Une sécheresse plus précoce et plus dure qu’en 2022
Après le printemps le plus chaud jamais enregistré et une canicule précoce dès le mois de juin, la sécheresse s’est installée plus tôt dans la saison et plus durement que lors de l’été 2022, année qui faisait pourtant référence en la matière. Les nappes phréatiques, déjà fragilisées par un déficit de pluie hivernal, n’ont pas eu le temps de se recharger avant l’arrivée des fortes chaleurs.
Selon La Dépêche du Midi, le coût économique de cet épisode s’annonce d’ores et déjà plus élevé que celui de 2022, entre pertes agricoles, surcoûts pour les collectivités et mesures d’urgence engagées pour sécuriser l’approvisionnement en eau potable de certains territoires.
Quatre niveaux d’alerte, parfois cumulés sur un même département
Pour graduer les mesures, les préfectures s’appuient sur une échelle à quatre niveaux de gravité croissante : vigilance, alerte, alerte renforcée et crise, ce dernier niveau entraînant les restrictions les plus sévères (interdiction d’arrosage, de remplissage de piscines, limitation des prélèvements agricoles et industriels). Le nombre de départements touchés évolue au jour le jour, au gré des nouveaux arrêtés préfectoraux.
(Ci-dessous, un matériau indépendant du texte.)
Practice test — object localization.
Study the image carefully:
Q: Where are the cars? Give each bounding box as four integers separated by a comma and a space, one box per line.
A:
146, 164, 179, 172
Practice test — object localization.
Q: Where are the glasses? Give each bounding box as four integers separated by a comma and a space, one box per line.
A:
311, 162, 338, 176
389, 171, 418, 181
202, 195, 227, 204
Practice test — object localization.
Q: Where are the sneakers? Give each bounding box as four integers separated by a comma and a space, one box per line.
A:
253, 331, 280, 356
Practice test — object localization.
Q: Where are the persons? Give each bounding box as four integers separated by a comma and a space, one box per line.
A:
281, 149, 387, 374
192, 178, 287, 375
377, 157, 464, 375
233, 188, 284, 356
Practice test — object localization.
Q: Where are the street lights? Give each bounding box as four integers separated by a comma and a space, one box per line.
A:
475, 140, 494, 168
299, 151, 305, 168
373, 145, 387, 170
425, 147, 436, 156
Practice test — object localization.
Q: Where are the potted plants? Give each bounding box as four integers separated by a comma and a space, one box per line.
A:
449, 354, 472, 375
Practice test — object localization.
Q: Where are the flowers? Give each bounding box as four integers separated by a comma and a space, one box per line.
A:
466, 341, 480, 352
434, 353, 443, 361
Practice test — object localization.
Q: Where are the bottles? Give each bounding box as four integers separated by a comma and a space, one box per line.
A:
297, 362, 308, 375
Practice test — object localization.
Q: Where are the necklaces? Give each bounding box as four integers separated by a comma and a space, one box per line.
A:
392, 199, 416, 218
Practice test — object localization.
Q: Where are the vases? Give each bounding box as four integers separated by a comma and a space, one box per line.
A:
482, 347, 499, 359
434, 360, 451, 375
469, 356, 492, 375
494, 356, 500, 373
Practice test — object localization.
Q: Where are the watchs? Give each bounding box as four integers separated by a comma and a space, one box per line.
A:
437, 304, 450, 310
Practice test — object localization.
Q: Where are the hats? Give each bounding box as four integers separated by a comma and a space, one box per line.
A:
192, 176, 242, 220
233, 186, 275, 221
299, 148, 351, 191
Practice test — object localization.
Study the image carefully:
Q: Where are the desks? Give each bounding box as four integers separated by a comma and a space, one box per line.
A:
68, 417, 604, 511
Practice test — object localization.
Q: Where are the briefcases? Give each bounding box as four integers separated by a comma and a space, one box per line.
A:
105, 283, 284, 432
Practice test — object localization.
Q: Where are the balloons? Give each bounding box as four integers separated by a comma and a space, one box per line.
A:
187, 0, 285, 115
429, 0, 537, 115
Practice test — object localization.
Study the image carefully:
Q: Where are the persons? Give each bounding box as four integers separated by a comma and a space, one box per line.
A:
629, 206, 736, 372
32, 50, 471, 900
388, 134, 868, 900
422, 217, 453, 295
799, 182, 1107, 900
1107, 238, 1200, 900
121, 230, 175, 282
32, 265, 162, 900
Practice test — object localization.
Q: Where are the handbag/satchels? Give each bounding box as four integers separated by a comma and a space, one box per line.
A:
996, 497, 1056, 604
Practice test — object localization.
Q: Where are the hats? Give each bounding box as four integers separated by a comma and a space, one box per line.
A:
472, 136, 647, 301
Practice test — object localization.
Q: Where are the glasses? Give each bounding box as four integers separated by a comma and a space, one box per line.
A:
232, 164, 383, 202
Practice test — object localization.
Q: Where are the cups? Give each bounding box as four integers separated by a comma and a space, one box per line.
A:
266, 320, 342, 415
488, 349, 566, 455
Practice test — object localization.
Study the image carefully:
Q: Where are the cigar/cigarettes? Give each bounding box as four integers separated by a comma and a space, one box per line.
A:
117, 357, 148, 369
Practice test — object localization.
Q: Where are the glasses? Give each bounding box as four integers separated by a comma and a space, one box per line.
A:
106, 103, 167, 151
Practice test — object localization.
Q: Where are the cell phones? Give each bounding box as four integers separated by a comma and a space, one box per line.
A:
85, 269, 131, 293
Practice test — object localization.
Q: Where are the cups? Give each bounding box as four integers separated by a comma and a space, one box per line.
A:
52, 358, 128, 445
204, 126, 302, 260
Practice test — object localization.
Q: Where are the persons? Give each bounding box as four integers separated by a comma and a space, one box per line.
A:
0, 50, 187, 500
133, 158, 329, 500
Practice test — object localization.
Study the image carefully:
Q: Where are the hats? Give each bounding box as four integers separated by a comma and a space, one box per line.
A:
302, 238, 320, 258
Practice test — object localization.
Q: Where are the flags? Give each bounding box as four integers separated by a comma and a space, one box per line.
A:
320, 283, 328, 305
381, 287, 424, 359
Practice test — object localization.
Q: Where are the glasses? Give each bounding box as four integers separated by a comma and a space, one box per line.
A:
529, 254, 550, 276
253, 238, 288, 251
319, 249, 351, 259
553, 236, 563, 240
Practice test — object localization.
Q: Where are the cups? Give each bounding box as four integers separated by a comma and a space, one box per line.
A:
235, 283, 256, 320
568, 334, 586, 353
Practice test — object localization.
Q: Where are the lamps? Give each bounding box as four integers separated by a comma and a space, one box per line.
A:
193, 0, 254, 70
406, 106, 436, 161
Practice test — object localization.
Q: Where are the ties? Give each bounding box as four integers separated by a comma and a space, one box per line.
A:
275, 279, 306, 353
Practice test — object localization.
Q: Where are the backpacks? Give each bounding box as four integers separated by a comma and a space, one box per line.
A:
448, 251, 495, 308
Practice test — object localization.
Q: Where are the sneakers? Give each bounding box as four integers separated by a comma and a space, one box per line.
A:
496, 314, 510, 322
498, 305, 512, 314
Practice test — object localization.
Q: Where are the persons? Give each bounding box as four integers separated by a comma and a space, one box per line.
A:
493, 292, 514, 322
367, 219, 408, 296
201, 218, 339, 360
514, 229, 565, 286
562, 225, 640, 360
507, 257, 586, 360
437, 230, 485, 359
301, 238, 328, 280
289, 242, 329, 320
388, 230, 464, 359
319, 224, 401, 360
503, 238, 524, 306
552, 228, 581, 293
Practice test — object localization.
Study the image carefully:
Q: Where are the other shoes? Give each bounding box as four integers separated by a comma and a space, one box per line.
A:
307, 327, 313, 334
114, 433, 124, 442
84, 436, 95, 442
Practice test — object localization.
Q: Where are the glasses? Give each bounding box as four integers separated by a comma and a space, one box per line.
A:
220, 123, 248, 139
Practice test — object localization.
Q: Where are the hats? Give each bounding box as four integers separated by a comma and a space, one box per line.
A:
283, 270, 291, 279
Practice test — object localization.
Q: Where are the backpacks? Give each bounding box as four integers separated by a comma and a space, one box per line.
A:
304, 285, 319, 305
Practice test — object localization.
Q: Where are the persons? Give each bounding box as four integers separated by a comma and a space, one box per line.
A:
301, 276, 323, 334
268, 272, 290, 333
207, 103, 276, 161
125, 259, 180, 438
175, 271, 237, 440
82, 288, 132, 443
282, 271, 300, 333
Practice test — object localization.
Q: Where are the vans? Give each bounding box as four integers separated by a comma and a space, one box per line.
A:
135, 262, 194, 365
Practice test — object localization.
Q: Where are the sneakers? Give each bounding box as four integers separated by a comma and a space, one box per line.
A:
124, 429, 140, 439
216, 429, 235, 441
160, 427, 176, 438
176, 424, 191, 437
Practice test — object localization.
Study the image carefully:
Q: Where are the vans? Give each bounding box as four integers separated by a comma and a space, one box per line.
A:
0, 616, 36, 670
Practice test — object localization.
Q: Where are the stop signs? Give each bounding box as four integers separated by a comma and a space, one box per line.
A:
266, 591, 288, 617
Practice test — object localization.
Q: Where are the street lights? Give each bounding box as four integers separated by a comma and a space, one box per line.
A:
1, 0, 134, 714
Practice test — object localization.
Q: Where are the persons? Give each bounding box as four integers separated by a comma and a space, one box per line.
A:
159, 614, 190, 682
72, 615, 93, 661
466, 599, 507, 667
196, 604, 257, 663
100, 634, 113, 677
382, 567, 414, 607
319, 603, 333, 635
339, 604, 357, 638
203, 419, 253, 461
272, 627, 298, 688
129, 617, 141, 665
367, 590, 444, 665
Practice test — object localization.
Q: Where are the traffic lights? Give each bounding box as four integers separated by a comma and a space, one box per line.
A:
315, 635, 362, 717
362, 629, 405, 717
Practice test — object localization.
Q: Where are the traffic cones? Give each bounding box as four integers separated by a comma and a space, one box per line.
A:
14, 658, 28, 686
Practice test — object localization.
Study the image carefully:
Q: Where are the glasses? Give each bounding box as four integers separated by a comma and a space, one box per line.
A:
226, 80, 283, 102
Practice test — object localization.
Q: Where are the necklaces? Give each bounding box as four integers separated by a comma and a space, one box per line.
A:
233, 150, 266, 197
Certains territoires cumulent plusieurs niveaux à la fois selon les bassins versants : c’est le cas du Cher, où une partie du territoire est classée en crise, d’autres secteurs en alerte renforcée ou en alerte simple, le reste du département restant en vigilance.
Un été aussi marqué par des pics de pollution
La sécheresse et les chaleurs prolongées s’accompagnent d’un autre phénomène : les épisodes de pollution à l’ozone. Fin juillet, un pic de pollution a ainsi été enregistré en Île-de-France, la préfecture recommandant aux habitants de limiter l’usage de la voiture pour réduire les émissions de polluants qui, combinées à la chaleur, favorisent la formation d’ozone au niveau du sol. Un phénomène qui a des conséquences directes en matière de santé, notamment pour les personnes sensibles (enfants, personnes âgées, asthmatiques).
Quelles conséquences pour les prochaines semaines ?
Tant que les précipitations ne reviendront pas à un niveau suffisant pour recharger les nappes et les cours d’eau, la liste des départements sous restriction devrait continuer d’évoluer, voire de s’allonger. Au-delà de l’impact sur le quotidien des habitants, cette situation pèse aussi sur l’économie locale, en particulier pour l’agriculture et le tourisme fluvial. Les collectivités multiplient de leur côté les campagnes de sensibilisation aux économies d’eau, un sujet suivi de près dans la rubrique écologie de nombreux médias régionaux.
Questions fréquentes
Combien de départements sont concernés par des restrictions d’eau fin juillet 2026 ?
Au 29 juillet 2026, 95 départements de France métropolitaine sont sous arrêté sécheresse, ainsi que 3 des 5 départements d’outre-mer.
Quels sont les niveaux d’alerte sécheresse en France ?
Les préfectures appliquent quatre niveaux croissants : vigilance, alerte, alerte renforcée et crise, ce dernier entraînant les restrictions les plus strictes sur les usages de l’eau.
Cette sécheresse est-elle pire que celle de 2022 ?
Selon La Dépêche du Midi, elle s’est installée plus tôt et plus durement qu’en 2022, avec un coût économique déjà annoncé comme supérieur à celui de cette année de référence.